A. Migrate your model to TensorFlow, and train it using Vertex AI Training.
B. Train your model in a distributed mode using multiple Compute Engine VMs.
C. Train your model with DLVM images on Vertex AI, and ensure that your code utilizes NumPy and SciPy internal methods whenever possible.
D. Train your model using Vertex AI Training with GPUs.
During batch training of a neural network, you notice that there is an oscillation in the loss. How should you adjust your model to ensure that it converges?
A. Decrease the size of the training batch.
B. Decrease the learning rate hyperparameter.
C. Increase the learning rate hyperparameter.
D. Increase the size of the training batch.
You recently developed a deep learning model. To test your new model, you trained it for a few epochs on a large dataset. You observe that the training and validation losses barely changed during the training run. You want to quickly debug your model. What should you do first?
A. Verify that your model can obtain a low loss on a small subset of the dataset
B. Add handcrafted features to inject your domain knowledge into the model
C. Use the Vertex AI hyperparameter tuning service to identify a better learning rate
D. Use hardware accelerators and train your model for more epochs
You are a data scientist at an industrial equipment manufacturing company. You are developing a regression model to estimate the power consumption in the company's manufacturing plants based on sensor data collected from all of the plants. The sensors collect tens of millions of records every day. You need to schedule daily training runs for your model that use all the data collected up to the current date. You want your model to scale smoothly and require minimal development work. What should you do?

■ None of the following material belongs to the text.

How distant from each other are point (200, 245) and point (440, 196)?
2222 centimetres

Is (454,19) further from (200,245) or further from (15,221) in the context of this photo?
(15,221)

A. Develop a custom TensorFlow regression model, and optimize it using Vertex AI Training.
B. Develop a regression model using BigQuery ML.
C. Develop a custom scikit-learn regression model, and optimize it using Vertex AI Training.
D. Develop a custom PyTorch regression model, and optimize it using Vertex AI Training.
You are implementing a batch inference ML pipeline in Google Cloud. The model was developed using TensorFlow and is stored in SavedModel format in Cloud Storage. You need to apply the model to a historical dataset containing 10 TB of data that is stored in a BigQuery table. How should you perform the inference?
A. Export the historical data to Cloud Storage in Avro format. Configure a Vertex AI batch prediction job to generate predictions for the exported data
B. Import the TensorFlow model by using the CREATE MODEL statement in BigQuery ML. Apply the historical data to the TensorFlow model
C. Export the historical data to Cloud Storage in CSV format. Configure a Vertex AI batch prediction job to generate predictions for the exported data
D. Configure a Vertex AI batch prediction job to apply the model to the historical data in BigQuery
You are training and deploying updated versions of a regression model with tabular data by using Vertex AI Pipelines, Vertex AI Training, Vertex AI Experiments, and Vertex AI Endpoints. The model is deployed in a Vertex AI endpoint, and your users call the model by using the Vertex AI endpoint. You want to receive an email when the feature data distribution changes significantly, so you can retrigger the training pipeline and deploy an updated version of your model. What should you do?
A. Use Vertex Al Model Monitoring. Enable prediction drift monitoring on the endpoint, and specify a notification email.
B. In Cloud Logging, create a logs-based alert using the logs in the Vertex Al endpoint. Configure Cloud Logging to send an email when the alert is triggered.
C. In Cloud Monitoring create a logs-based metric and a threshold alert for the metric. Configure Cloud Monitoring to send an email when the alert is triggered.
D. Export the container logs of the endpoint to BigQuery. Create a Cloud Function to run a SQL query over the exported logs and send an email. Use Cloud Scheduler to trigger the Cloud Function.